(Beginning of DATASET)

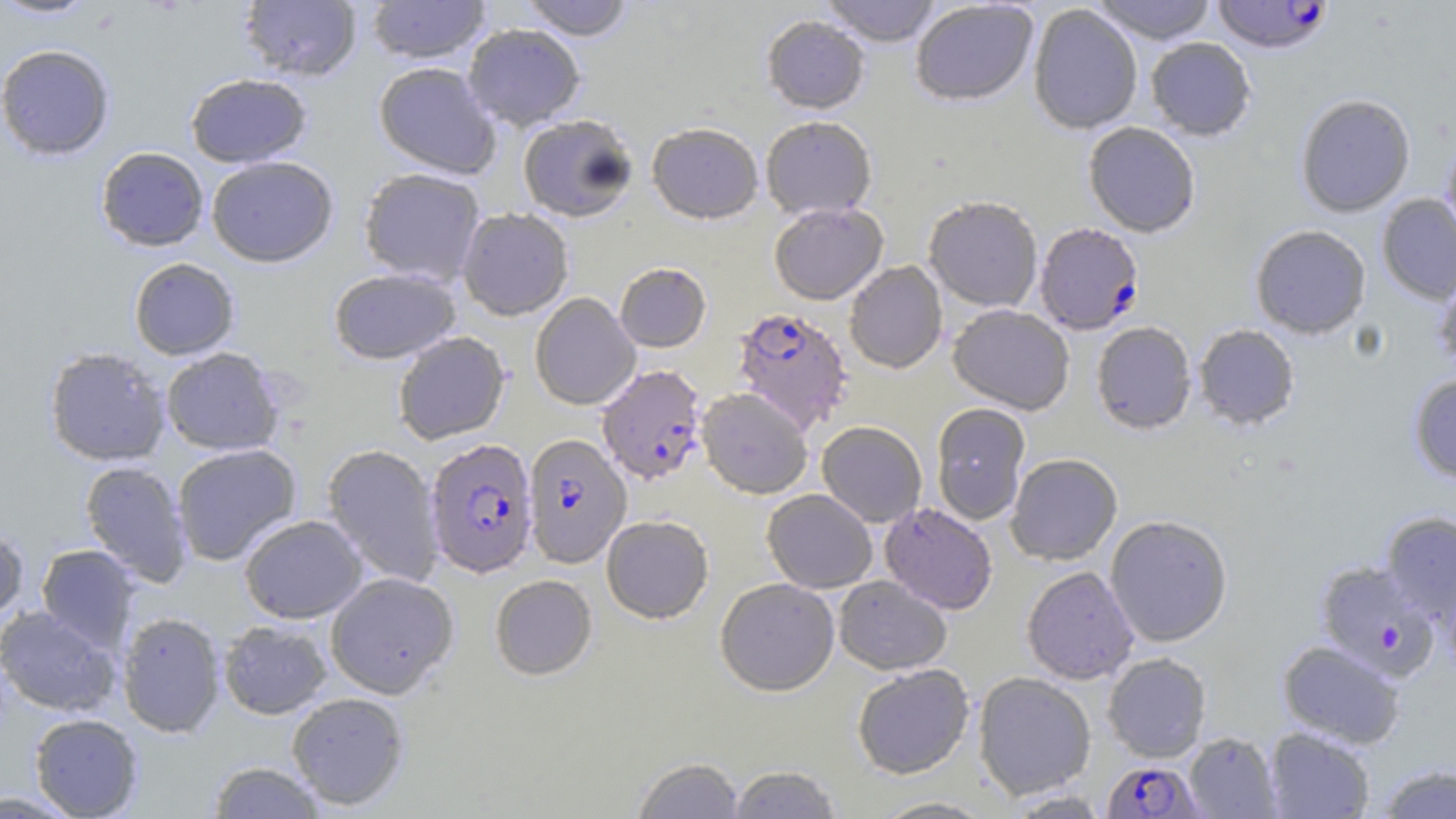

{
  "slide_level_diagnosis": "Plasmodium falciparum",
  "image_size": "1456×819 pixels",
  "stain": "May-Grünwald-Giemsa",
  "field_of_view": "one of a larger specimen",
  "preparation": "thin blood film",
  "modality": "optical microscopy",
  "plasmodium_falciparum_infected_red_blood_cell_locations": "approximate bounding boxes as named x1/y1/x2/y2 corners in pixels: (x1=1210, y1=0, x2=1335, y2=55), (x1=1034, y1=222, x2=1144, y2=335), (x1=732, y1=306, x2=852, y2=433), (x1=597, y1=364, x2=708, y2=484), (x1=522, y1=433, x2=631, y2=568), (x1=424, y1=437, x2=538, y2=578), (x1=1314, y1=559, x2=1441, y2=682), (x1=1102, y1=760, x2=1203, y2=818)",
  "uninfected_red_blood_cell_locations": "approximate bounding boxes as named x1/y1/x2/y2 corners in pixels: (x1=0, y1=0, x2=103, y2=20), (x1=238, y1=0, x2=363, y2=81), (x1=366, y1=0, x2=492, y2=64), (x1=519, y1=0, x2=636, y2=41), (x1=820, y1=0, x2=943, y2=46), (x1=910, y1=0, x2=1039, y2=106), (x1=1090, y1=0, x2=1217, y2=44), (x1=1028, y1=4, x2=1143, y2=134), (x1=761, y1=14, x2=870, y2=114), (x1=462, y1=23, x2=586, y2=131), (x1=1145, y1=37, x2=1257, y2=141), (x1=0, y1=44, x2=116, y2=161), (x1=373, y1=62, x2=501, y2=179), (x1=185, y1=73, x2=312, y2=168), (x1=1295, y1=93, x2=1416, y2=217), (x1=517, y1=114, x2=638, y2=222), (x1=760, y1=115, x2=877, y2=220), (x1=1083, y1=121, x2=1201, y2=237), (x1=647, y1=122, x2=764, y2=224), (x1=1441, y1=132, x2=1456, y2=250), (x1=95, y1=146, x2=209, y2=251), (x1=206, y1=156, x2=339, y2=267), (x1=358, y1=167, x2=486, y2=286), (x1=1376, y1=194, x2=1456, y2=304), (x1=923, y1=195, x2=1043, y2=312), (x1=769, y1=202, x2=888, y2=304), (x1=457, y1=207, x2=574, y2=321), (x1=1250, y1=225, x2=1371, y2=338), (x1=129, y1=258, x2=240, y2=360), (x1=844, y1=261, x2=947, y2=373), (x1=615, y1=262, x2=711, y2=352), (x1=329, y1=267, x2=461, y2=364), (x1=1432, y1=269, x2=1456, y2=375), (x1=530, y1=292, x2=641, y2=410), (x1=948, y1=304, x2=1075, y2=414), (x1=1091, y1=322, x2=1197, y2=434), (x1=1193, y1=324, x2=1300, y2=430), (x1=392, y1=331, x2=510, y2=445), (x1=43, y1=346, x2=171, y2=467), (x1=161, y1=348, x2=284, y2=456), (x1=1408, y1=374, x2=1456, y2=483), (x1=697, y1=387, x2=813, y2=499), (x1=931, y1=403, x2=1032, y2=524), (x1=817, y1=421, x2=927, y2=527), (x1=171, y1=443, x2=302, y2=566), (x1=322, y1=444, x2=444, y2=588), (x1=1005, y1=453, x2=1122, y2=565), (x1=79, y1=460, x2=193, y2=587), (x1=762, y1=489, x2=877, y2=593), (x1=879, y1=502, x2=998, y2=614), (x1=1380, y1=511, x2=1456, y2=622), (x1=239, y1=514, x2=368, y2=624), (x1=601, y1=514, x2=714, y2=624), (x1=1104, y1=514, x2=1233, y2=647), (x1=0, y1=522, x2=29, y2=625), (x1=37, y1=544, x2=140, y2=652), (x1=1022, y1=566, x2=1139, y2=685), (x1=325, y1=571, x2=459, y2=699), (x1=490, y1=574, x2=598, y2=680), (x1=834, y1=576, x2=952, y2=675), (x1=715, y1=577, x2=839, y2=696), (x1=0, y1=605, x2=121, y2=717), (x1=117, y1=611, x2=226, y2=738), (x1=218, y1=620, x2=333, y2=719), (x1=1277, y1=639, x2=1406, y2=748), (x1=1102, y1=653, x2=1212, y2=762), (x1=852, y1=664, x2=974, y2=779), (x1=973, y1=672, x2=1096, y2=799), (x1=287, y1=692, x2=410, y2=810), (x1=29, y1=713, x2=143, y2=818), (x1=1264, y1=727, x2=1375, y2=818), (x1=1183, y1=731, x2=1281, y2=818), (x1=632, y1=756, x2=745, y2=819), (x1=206, y1=760, x2=329, y2=818), (x1=1375, y1=763, x2=1456, y2=819), (x1=728, y1=764, x2=843, y2=818), (x1=0, y1=790, x2=84, y2=816), (x1=869, y1=796, x2=1000, y2=818)",
  "magnification": "1000x"
}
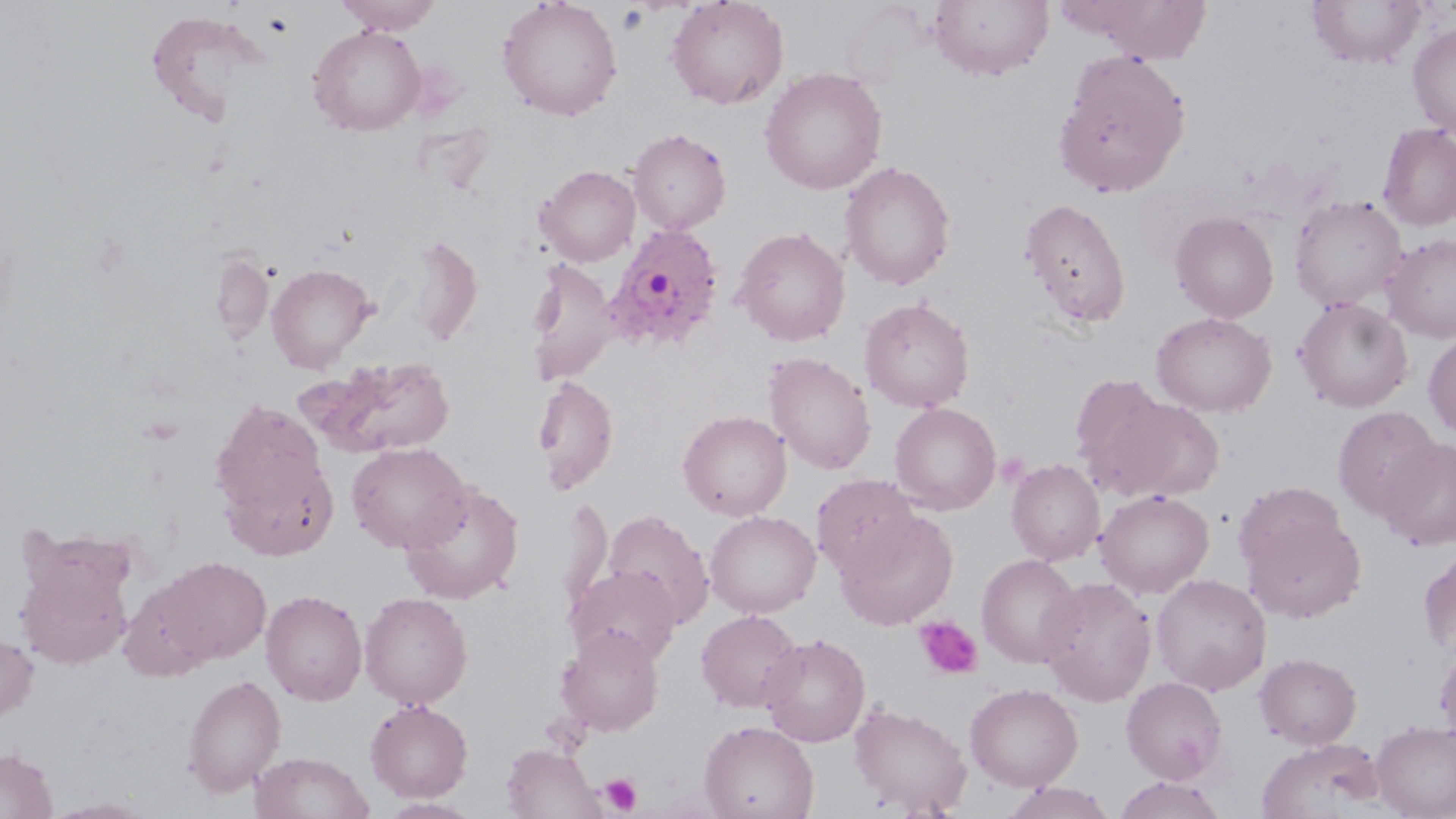
Approximate bounding boxes as (x1,y1)-(x2,y2) corner pairs in pixels. Uninfected red blood cell locations: (335,0)-(442,35), (497,0)-(623,121), (665,0)-(789,109), (1060,0)-(1214,63), (928,1)-(1054,80), (1307,1)-(1428,69), (144,8)-(272,126), (1407,23)-(1456,140), (308,25)-(426,136), (1052,49)-(1191,198), (759,67)-(888,194), (1377,122)-(1456,231), (627,128)-(731,234), (840,160)-(956,290), (535,164)-(640,266), (1289,195)-(1407,311), (1019,197)-(1131,327), (1170,210)-(1279,323), (733,226)-(851,346), (406,232)-(483,347), (1381,234)-(1456,343), (209,251)-(273,343), (525,259)-(620,386), (265,262)-(377,373), (859,297)-(975,413), (1294,297)-(1413,412), (1151,312)-(1277,417), (1423,333)-(1456,439), (764,352)-(876,475), (308,356)-(457,457), (1069,374)-(1173,490), (533,375)-(619,494), (1099,394)-(1226,503), (210,397)-(332,537), (889,402)-(1001,514), (1332,405)-(1442,521), (678,410)-(791,520), (694,410)-(805,619), (1379,437)-(1456,551), (346,442)-(472,553), (1006,458)-(1105,566), (811,474)-(921,578), (399,482)-(525,605), (1094,489)-(1214,599), (1234,494)-(1367,624), (557,495)-(612,619), (836,509)-(958,630), (602,510)-(714,628), (704,510)-(821,618), (15,540)-(137,671), (1418,545)-(1456,656), (977,554)-(1083,668), (157,557)-(271,665), (566,566)-(681,667), (1151,573)-(1272,695), (117,574)-(220,681), (1037,576)-(1157,706), (261,589)-(367,705), (359,591)-(473,708), (695,609)-(804,712), (556,625)-(665,736), (759,632)-(870,747), (0,633)-(39,722), (1434,640)-(1456,746), (1254,652)-(1362,749), (181,673)-(287,797), (1121,677)-(1228,784), (965,682)-(1083,791), (365,698)-(473,802), (849,703)-(972,816), (699,720)-(818,819), (1371,720)-(1456,819), (1256,737)-(1385,819), (501,744)-(604,819), (0,746)-(58,818), (250,751)-(374,819), (1113,776)-(1227,819), (1001,782)-(1119,819), (43,797)-(159,818), (378,797)-(483,818). Plasmodium ovale-infected red blood cell locations: (603,222)-(725,353). Platelet locations: (617,5)-(649,35), (915,616)-(983,679), (601,773)-(642,815). Slide-level diagnosis: Plasmodium ovale. Optical microscopy. Image is 1456×819 pixels. Single field of view. Captured at 1000x magnification. May-Grünwald-Giemsa stain. Thin blood smear.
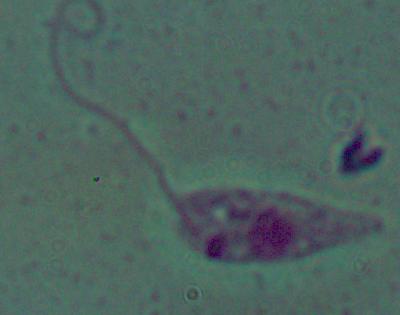
Captured at 1000x magnification. Photomicrograph. A Leishmania parasite is shown.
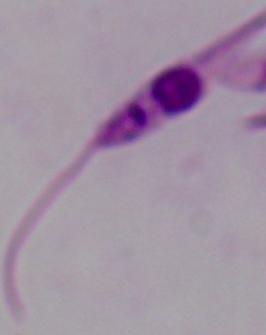
A Leishmania parasite is seen. Micrograph. 1000x magnification.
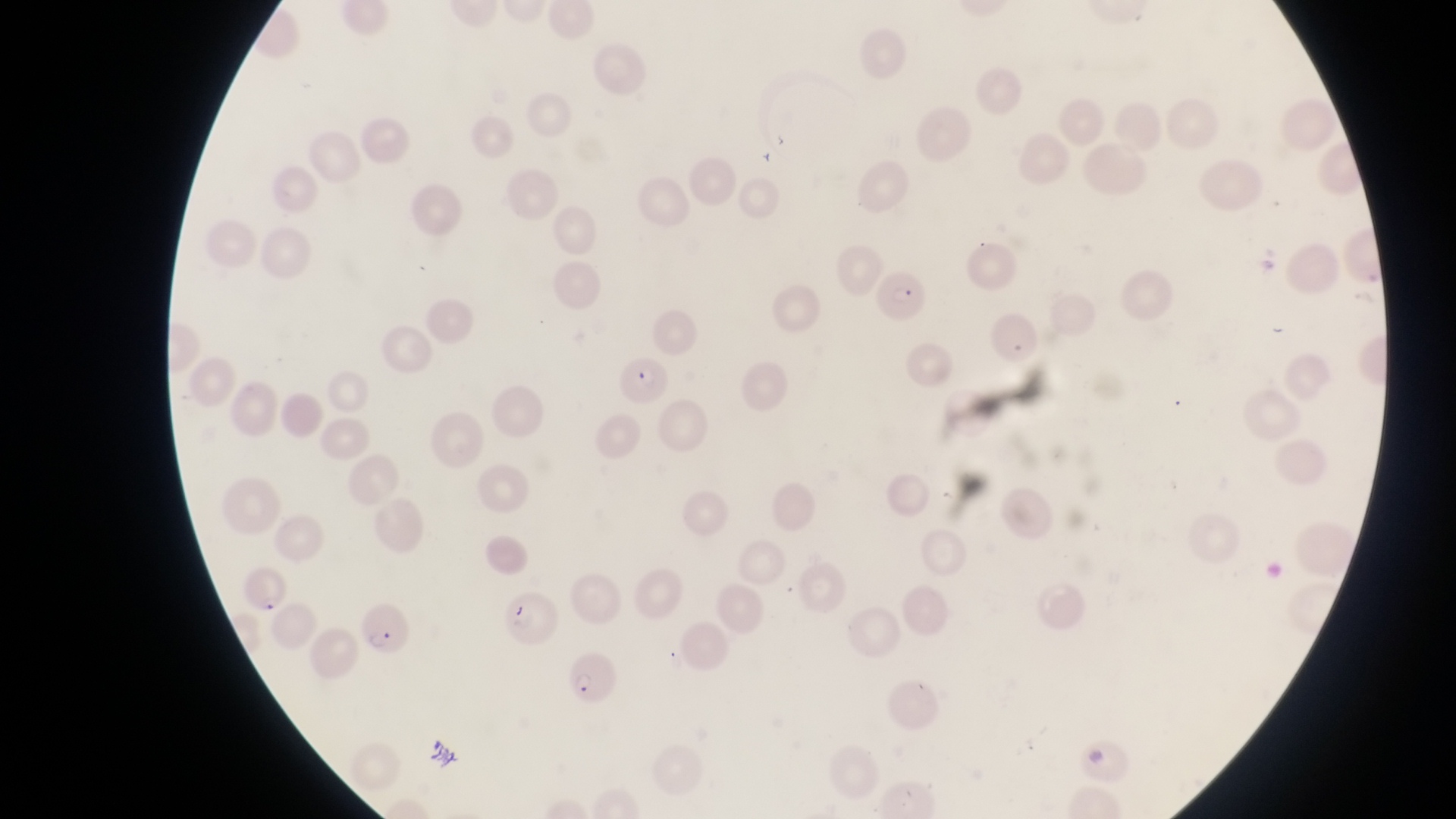

Approximate bounding boxes as (left, top, right, bottom) in pixels.
Summary:
  - Parasitised red blood cell locations: (872, 268, 936, 331), (620, 356, 673, 403), (234, 563, 289, 615), (360, 602, 405, 655), (570, 654, 623, 711)
  - Capture: smartphone photograph through the eyepiece of an Olympus CX-23 microscope
  - Preparation: thin blood smear
  - Country: Uganda
  - Field of view: single
  - Image size: 1456×819 pixels
  - Magnification: 1000x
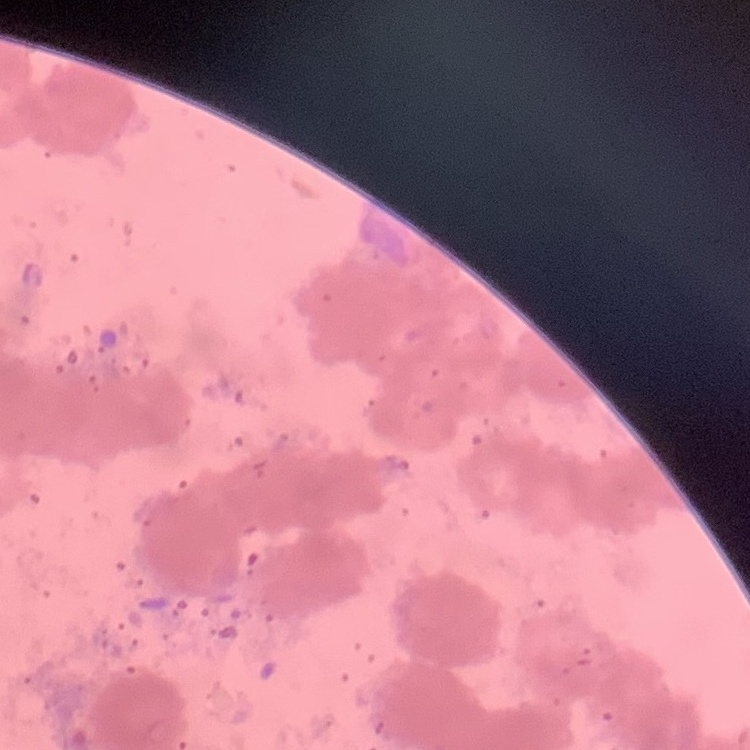
Summary:
  - Erythrocyte morphology: rouleaux formation
  - Image type: square crop of a larger photomicrograph
  - Preparation: thin blood film
  - Stain: Field's or Giemsa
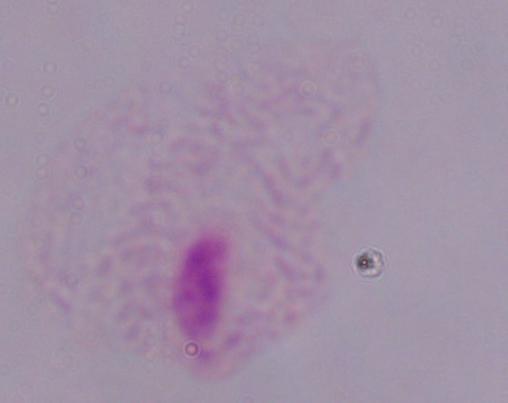

1000x magnification. Photomicrograph. A trichomonad is shown.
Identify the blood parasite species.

(End of DATASET)

Although the records above contain pictures, the copy should not; retype exactly the lines from the one containing "- Preparation: thin blood smear" through the one containing "- Stain: Field's or Giemsa".

RESULT FOR THIS EXERCISE:
  - Preparation: thin blood smear
  - Country: Uganda
  - Field of view: single
  - Image size: 1456×819 pixels
  - Magnification: 1000x
Summary:
  - Erythrocyte morphology: rouleaux formation
  - Image type: square crop of a larger photomicrograph
  - Preparation: thin blood film
  - Stain: Field's or Giemsa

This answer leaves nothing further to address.